#### Supplied text ####
High systemic levels of interleukin-10, interleukin-22 and C-reactive protein in Indian patients are associated with low in vitro replication of HIV-1 subtype C viruses - PubMed (original) (raw)
High systemic levels of interleukin-10, interleukin-22 and C-reactive protein in Indian patients are associated with low in vitro replication of HIV-1 subtype C viruses
Juan F Arias et al. Retrovirology. 2010.
Abstract
Background: HIV-1 subtype C (HIV-1C) accounts for almost 50% of all HIV-1 infections worldwide and predominates in countries with the highest case-loads globally. Functional studies suggest that HIV-1C is unique in its biological properties, and there are contradicting reports about its replicative characteristics. The present study was conducted to evaluate whether the host cytokine environment modulates the in vitro replication capacity of HIV-1C viruses.
Methods: A small subset of HIV-1C isolates showing efficient replication in peripheral blood mononuclear cells (PBMC) is described, and the association of in vitro replication capacity with disease progression markers and the host cytokine response was evaluated. Viruses were isolated from patient samples, and the corresponding in vitro growth kinetics were determined by monitoring for p24 production. Genotype, phenotype and co-receptor usage were determined for all isolates, while clinical category, CD4 cell counts and viral loads were recorded for all patients. Plasmatic concentrations of cytokines and, acute-phase response, and microbial translocation markers were determined; and the effect of cytokine treatment on in vitro replication rates was also measured.
Results: We identified a small number of viral isolates showing high in vitro replication capacity in healthy-donor PBMC. HIV-1C usage of CXCR4 co-receptor was rare; therefore, it did not account for the differences in replication potential observed. There was also no correlation between the in vitro replication capacity of HIV-1C isolates and patients' disease status. Efficient virus growth was significantly associated with low interleukin-10 (IL-10), interleukin-22 (IL-22), and C-reactive protein (CRP) levels in plasma (p < .0001). In vitro, pretreatment of virus cultures with IL-10 and CRP resulted in a significant reduction of virus production, whereas IL-22, which lacks action on immune cells appears to mediate its anti-HIV effect through interaction with both IL-10 and CRP, and its own protective effect on mucosal membranes.
Conclusions: These results indicate that high systemic levels of IL-10, CRP and IL-22 in HIV-1C-infected Indian patients are associated with low viral replication in vitro, and that the former two have direct inhibitory effects whereas the latter acts through downstream mechanisms that remain uncertain.
#### Listed records ####
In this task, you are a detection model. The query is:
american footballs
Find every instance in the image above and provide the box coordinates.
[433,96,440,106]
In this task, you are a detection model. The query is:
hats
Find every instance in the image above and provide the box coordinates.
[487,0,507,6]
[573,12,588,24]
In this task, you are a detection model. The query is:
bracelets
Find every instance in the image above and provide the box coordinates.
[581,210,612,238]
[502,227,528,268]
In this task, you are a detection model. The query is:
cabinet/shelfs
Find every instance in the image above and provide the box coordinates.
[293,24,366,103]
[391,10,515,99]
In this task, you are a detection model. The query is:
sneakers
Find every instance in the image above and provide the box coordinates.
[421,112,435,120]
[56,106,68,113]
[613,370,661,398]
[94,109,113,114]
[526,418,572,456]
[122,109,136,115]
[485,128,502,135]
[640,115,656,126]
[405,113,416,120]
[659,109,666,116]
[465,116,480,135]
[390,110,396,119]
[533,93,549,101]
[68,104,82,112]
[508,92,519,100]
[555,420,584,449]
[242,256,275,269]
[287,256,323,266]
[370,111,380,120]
####
**Problems to work on:**
• 1. In the HIV-1 subtype C abstract, what share of all HIV-1 infections worldwide is attributed to subtype C?
• 2. According to the HIV-1 subtype C abstract, why did use of the CXCR4 co-receptor not account for the differences in replication potential?
• 3. Extend the HIV-1 subtype C abstract from the point where it stops.
The rows aren't needed for any of this.

**Task-by-task results:**
• 1. Almost 50%.

• 2. The isolates rarely used the CXCR4 co-receptor. Because of that, the observed differences in replication potential could not be attributed to it.

• 3.
Figures
Figure 1
Viral replication kinetics of HIV-1C isolates on PHA-activated healthy-donor PBMC. Virus replication was monitored by measuring the amounts of p24 Gag protein produced in the culture supernatants every three days. The values given are mean ± SD of p24 antigen (pg/ml) of either R/H isolates (open circle) or S/L isolates (filled diamond). The data are representative of the results from three independent experiments.
Figure 2
Viral load and CD4+ T-cell count in HIV-1C-infected Indian patients. The indicated parameters were evaluated in 85 HIV-1C-infected individuals included in this study and sorted according to viral growth phenotype. (A) Viral load (HIV RNA copies/ml plasma) in patients with either R/H (open circle) or S/L viral isolates (filled diamond). (B) CD4+ T-cell counts (cells/mm3) in the same groups of patients. (C) Lack of correlation between viral load (HIV RNA copies/ml plasma) and in vitro replication (p24, pg/ml) in the same sample. (D) Lack of correlation between CD4+ T-cell counts (cells/mm3) and in vitro replication (p24, pg/ml). For panels C and D, r = Spearman correlation coefficient; p_-value (two tailed);(ns)_ indicates that the _p_-value of the correlation coefficient was more than .05 (not significant). The mean values of the measurements obtained from two independent experiments are shown (n = 85).
Figure 3
Cytokine profile of HIV-1C infected Indian patients. The indicated cytokines, along with the inflammatory marker CRP were evaluated by ELISA in plasma collected from HIV-1C-infected patients (n = 85) harboring either R/H (filled diamond) or S/L (open circle) growth phenotype viruses, or in 10 HIV-uninfected healthy controls (filled triangle). The mean systemic values of each cytokine (pg/ml) and CRP (μg/ml) are compared in the figure for R/H and S/L viral phenotype groups. TNF-α, tumor necrosis factor-alfa; IFNγ, interferon-gamma; IL-1α, interleukin-1 α; IL-4, interleukin-4; IL-6, interleukin-6; IL-10, interleukin-10; IL-17, interleukin 17; IL-22, interleukin-22; CRP, C-reactive protein. Extreme outlier data points (IL-22) are not depicted for better visualization of results, but included into all calculations. *** = statistical difference of the medians, p < 0.001. The mean values of the measurements obtained from two independent experiments are shown.
Figure 4
IL-10 and CRP pre-treatment of viral expansion cultures downregulates HIV-1C replication in vitro. PHA-activated healthy-donor PBMCs were pre-incubated with recombinant human IL-6 (2.5 ng/ml), IL-10 (5 ng/ml) or CRP (1 μg/ml), for 1 h before infection with a representative R/H phenotype HIV-1C primary isolate, and HIV-1 p24 levels were determined by ELISA after 7 days of culture. Treatments schemes are shown as follows: (1) Mock; (2) recombinant human (rh) IL-10; (3) rh CRP; (4) IL-6+IL-10; anti-IL-10 mAb+IL-10. The data are representative of the results from two independent experiments. Results are shown as mean ± SD of relative p24 antigen production expressed as percent of the mean p24 titer measured in the Mock-treated cultures. * = statistical difference of the medians, p < 0.05; ** = statistical difference of the medians, p < 0.01; (ns) indicates that the _p_-value of the correlation coefficient was more than .05 (not significant).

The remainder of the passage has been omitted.